» Teks Bacaan
========

Friday, September 22, 2017

[Membantah Syubhat] Tahdzir Itu Termasuk Ghibah Dan Dapat Memecah Belah Ummat?


❱ Disampaikan oleh Al-Ustadz Abu Hamzah Yusuf hafizhahullah

[ Pertanyaan ]

Mohon dijelaskan syubhat yang mengatakan tahzir itu adalah ghibah dan dapat memecah belah ummat?

[ Jawaban ]

■ Kalau tahdzir dikatakan ghibah, tahdzir dikatakan memecah belah ummat maka konsekuensinya adalah harus mengatakan bahwa Nabi -ﷺ- dan para shahabatnya telah melakukan ghibah dan telah memecah belah ummat. Karena tahdzir adalah salah satu prinsip dakwah yang diusung oleh Nabi -ﷺ-, oleh para shahabatnya ... ya.

◈ Nabi -ﷺ- mengatakan:

《 إِنَّهُ لَمْ يَكُنْ نَبِيٌّ قَبْلِي إِلَّا كَانَ حَقًّا عَلَيْهِ أَنْ يَدُلَّ أُمَّتَهُ عَلَى خَيْرِ مَا يَعْلَمُهُ لَهُمْ، وَيُنْذِرَهُمْ شَرَّ مَا يَعْلَمُهُ لَهُمْ. 》

“Tidak ada seorang nabi pun sebelumku melainkan sudah menjadi haq atas Nabi tersebut untuk menunjuki kepada umatnya kebaikan yang diketahuinya untuk mereka, dan memperingatkan (melakukan indzar/tahdzir) umatnya dari bermacam kejelekan yang diketahuinya untuk mereka.” [HR. Muslim no. 1844, dari sahabat Abdullah bin Amr bin al-Ash radhiyallahu ‘anhuma]

※ Ada banyak contoh kasus di mana Nabi -ﷺ- memperingatkan seseorang, para shahabat pun demikian.

▸ Seperti contohnya Ibnu Umar dikhabarkan tentang adanya kelompok yang menolak takdir. “Sampaikan kepada mereka bahwa Ibnu Umar berlepas diri dari mereka dan mereka pun berlepas diri dari Ibnu Umar”, dalam keadaan Ibnu Umar tidak pernah bertemu dengan mereka.

Oleh kerena itu, tahdzir tidak melazimkan harus ketemu dengan pihak yang akan ditahdzir. Sebatas ada informasi yang datang, benar, valid datanya, sesuai dengan fakta maka tidak mengapa ditegakkan tahdzir. Na'am.

▸ Jadi tidak benar kalau tahdzir, itu masuk dalam kategori ghibah dan memecah belah ummat. Na'am.

◈ Imam Nawawi rahimahullahu ta'ala menjelaskan ghibah yang dibolehkan, iya kan?

Karena tidak semua ghibah dilarang, salah satunya adalah dalam rangka mengingatkan. Memperingatkan ummat dari berbagai macam kejelekan. Itu ghibah yang dibolehkan.

◈ Para salaf ada yang mengatakan:

(Berkata Syu’bah rahimahullah) “Kemarilah kalian, mari kita berghibah sesaat karena Allah Azza wajalla”, yaitu berbicara tentang jarh dan ta’dil. [Adh-Dhu’afa’, al-Uqaili: 11]

▸ Jadi, kalaupun dikatakan ghibah, iya lah, sudah..!! Katakan itu ghibah, tetapi ghibah yang dibolehkan. Ghibah yang telah dijalankan oleh para Salaf.

========

» Data Tercatat
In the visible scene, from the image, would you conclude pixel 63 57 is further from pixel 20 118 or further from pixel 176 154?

========

» Petunjuk Pengerjaan
Salin teks tentang tahdzir dan ghibah di atas dari "Oleh kerena itu, tahdzir" sampai "dibolehkan, iya kan?", termasuk kedua bagian itu, tanpa mengubah apa pun. Materi ini tidak diperlukan.

» Hasil Latihan
Oleh kerena itu, tahdzir tidak melazimkan harus ketemu dengan pihak yang akan ditahdzir. Sebatas ada informasi yang datang, benar, valid datanya, sesuai dengan fakta maka tidak mengapa ditegakkan tahdzir. Na'am.

▸ Jadi tidak benar kalau tahdzir, itu masuk dalam kategori ghibah dan memecah belah ummat. Na'am.

◈ Imam Nawawi rahimahullahu ta'ala menjelaskan ghibah yang dibolehkan, iya kan?